The other film on Partition of Bengal released was Salil Sen’s Natun Ehudi (1953). It was about how the transformation of the refugees from their starting point on the platform of Sealdah station to adapting themselves to all kinds of misery and pain.
We must acknowledge here that Indian cinema had a history of films based on Marxist thinking. Nitin Basu’s President (1936) was made on trade unionism, in 1937 he followed it up with a film on the farmers’ cooperative, titled Dharti Mata. Surprisingly, the issues of the working class were taken up by the Hindi film industry more than the Bengali cinema, particularly by K A Abbas. In 1941, Abbas made Naya Sansar and later, adapted Bijon Bhattacharya’s landmark play Nabbana into Dharti Ke Lal (1949). Chetan Anand adapted Gorky’s Lower Depths into Neecha Nagar and Bimal Roy went on to make Do Bigha Zamin based on a story by Salil Chaudhury in 1953. The influence of IPTA was palpable.
Ghatak, who was much involved with IPTA and the Communist Party of India, went on to make films and in between 1960 and 1962, he made three films centering around the partition. Meghey Dhaka Tara (1960), Komal Gandhar (1961) and Subarnarekha (1962)
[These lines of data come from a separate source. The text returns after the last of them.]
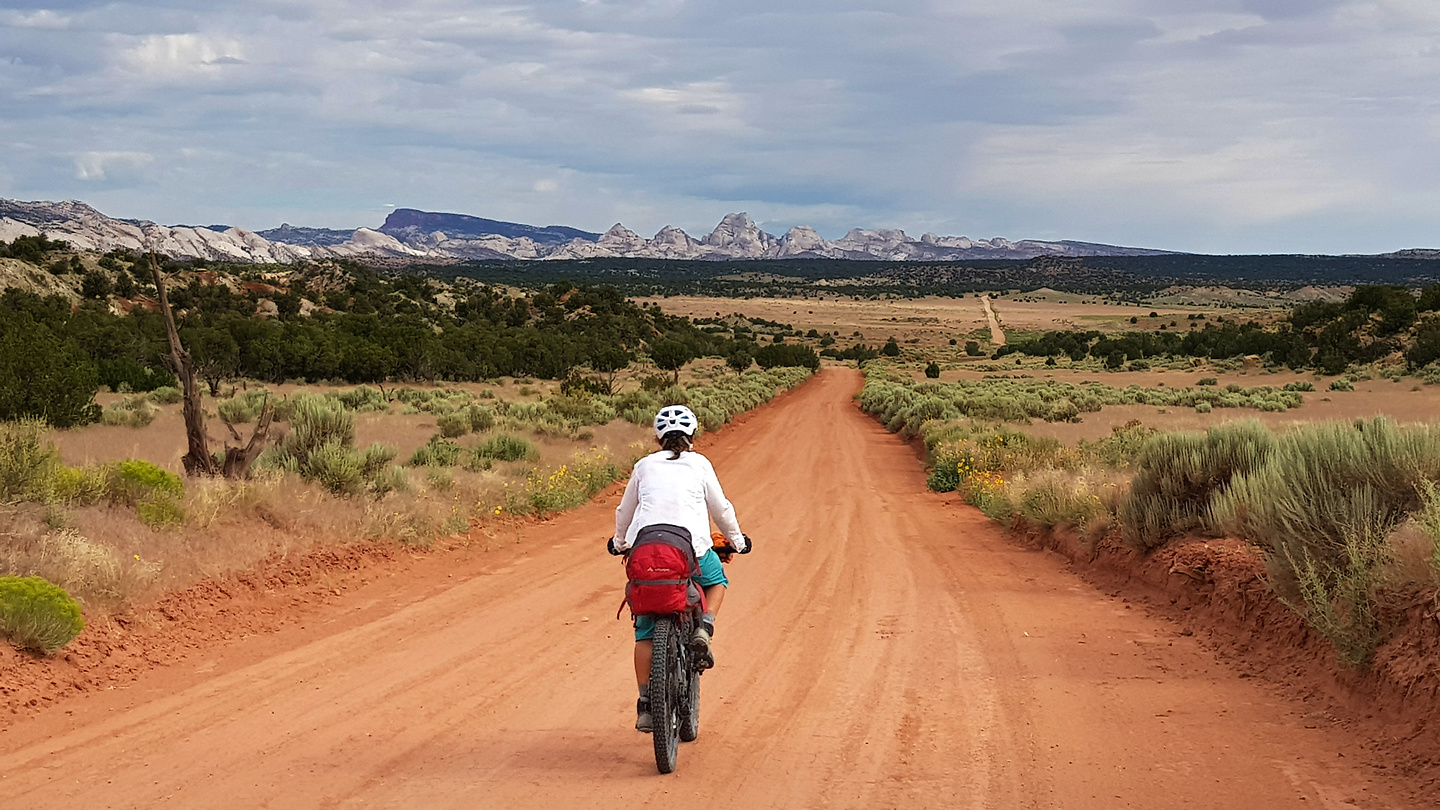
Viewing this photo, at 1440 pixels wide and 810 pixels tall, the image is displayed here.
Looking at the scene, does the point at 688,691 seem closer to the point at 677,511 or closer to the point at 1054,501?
the point at 677,511

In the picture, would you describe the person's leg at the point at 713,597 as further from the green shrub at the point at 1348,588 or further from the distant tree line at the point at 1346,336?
the distant tree line at the point at 1346,336

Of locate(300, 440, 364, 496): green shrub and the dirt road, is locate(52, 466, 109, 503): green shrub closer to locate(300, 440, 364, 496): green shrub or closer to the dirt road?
the dirt road

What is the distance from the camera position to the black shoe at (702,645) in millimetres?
5617

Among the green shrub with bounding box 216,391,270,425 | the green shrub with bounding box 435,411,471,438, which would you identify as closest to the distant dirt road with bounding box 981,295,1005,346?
the green shrub with bounding box 435,411,471,438

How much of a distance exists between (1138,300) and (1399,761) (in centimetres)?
18385

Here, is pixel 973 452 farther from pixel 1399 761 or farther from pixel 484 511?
pixel 1399 761

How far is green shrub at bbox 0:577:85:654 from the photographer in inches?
276

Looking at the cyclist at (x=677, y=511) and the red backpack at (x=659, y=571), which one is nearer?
the red backpack at (x=659, y=571)

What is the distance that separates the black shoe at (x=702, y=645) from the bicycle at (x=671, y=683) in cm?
3

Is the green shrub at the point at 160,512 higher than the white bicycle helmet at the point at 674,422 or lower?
lower

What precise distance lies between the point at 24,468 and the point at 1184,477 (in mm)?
11664

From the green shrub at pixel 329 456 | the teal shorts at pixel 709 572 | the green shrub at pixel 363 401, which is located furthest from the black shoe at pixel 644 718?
the green shrub at pixel 363 401

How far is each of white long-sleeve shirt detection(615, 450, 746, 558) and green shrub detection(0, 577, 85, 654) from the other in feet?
13.9

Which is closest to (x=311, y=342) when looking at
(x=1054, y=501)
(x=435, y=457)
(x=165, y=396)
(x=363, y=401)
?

However, before getting into discussing the Partition Trilogy by Ghatak,we must take a look at his background. He was born in Dhaka and had an inborn connection with the banks of Padma. Naturally, he was familiar with the sounds of the river and waterways, and many of such sounds and images were transferred onto his films. “ So many sounds, so many pictures, so much emotion,” he had once recalled.
He moved to Baharampur and then to Kolkata and joined the IPTA and was a card holding member of the Communist Party of India. He continued to dabble with Marxism and it was evident in all his films. After his involvement with Chinnamul, Ghatak made Nagarik in 1952, a film centering around the working class, and even though it showed up his promise, it had technical faults and was not commercially released in his lifetime.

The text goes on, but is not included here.